Tinder interdit aux moins de 17 ans pour éviter les pédophiles

Les applications attirent les adolescents – ce n’est pas nouveau – et visiblement les applications de rencontres aussi, pour le plus grand bonheur de certaines personnes mal intentionnées. C’est ainsi que face à une recrudescence des crimes à caractère pédophile impliquant Tinder, les responsables de l’appli ont pris la décision d’interdire son accès aux moins de 17 ans.

Depuis ses débuts Tinder était en effet une des seules applications de rencontre à autoriser l’inscription des adolescents de 13-17 ans sur leur réseau, tout en restreignant leurs potentielles conversations à des jeunes du même âge. Cette époque sera révolue dès la semaine prochaine, il faudra alors être majeur pour faire des rencontres.

Tinder Adolescents

Pour éviter les pédophiles, Tinder est désormais interdit aux plus jeunes

Rosette Pambakian, vice-présidente de Tinder s’est exprimée à ce sujet en déclarant : “Sur une plate-forme qui a facilité 11 milliards de rencontres, nous avons la responsabilité d’évaluer constamment les expériences offertes à nos différents utilisateurs”.

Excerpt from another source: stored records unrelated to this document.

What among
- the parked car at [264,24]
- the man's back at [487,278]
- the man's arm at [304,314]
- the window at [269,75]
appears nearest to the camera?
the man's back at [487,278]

Une recrudescence des crimes contre les mineurs impliquant Tinder et Grindr

Des propos recueillis par le site techcrunch.com qui laissent entendre que l’expérience proposée par Tinder à ses usagers les plus jeunes n’était pas vraiment positive.

Pour empêcher les mineurs de s’inscrire, Tinder compte sur une mesure simple : vérifier leur âge en fonction de celui indiqué sur leur profil Facebook. Autant dire que cette interdiction ne devrait pas empêcher très longtemps les adolescents les plus motivés d’accéder au service.

Un véritable problème car les crimes a caractère pédophile en lien avec ces applications de rencontres sont de plus en plus fréquents depuis quelques années.

En effet ces crimes impliquants viols, chantages, agressions sexuelles, pédophilie avérée ou tentatives de meurtre, auraient été multipliés par 7 depuis 2013 au Royaume-Uni selon la police.

Les crimes sexuels impliquant Tinder ont explosé depuis trois ans

Un problème d’autant plus important que Tinder n’est pas le seul touché par le problème, Grindr (application de rencontre dédiée aux homosexuels et bisexuels) étant aussi concerné.

Pour contrer tant bien que mal ce genre de situations, les autorités et certaines associations recommandent de ne pas divulguer d’informations personnelles avant d’être sûr de l’identité de son contact, et de toujours prévenir un proche de l’endroit où l’on prévoit de rencontrer une personnes rencontrée par le biais de ces réseaux sociaux (et d’autres par extension).

Du bon sens tout ce qu’il y a de plus basique, qui pourra peut-être changer la donne pour certains adolescents. C’est du moins à espérer.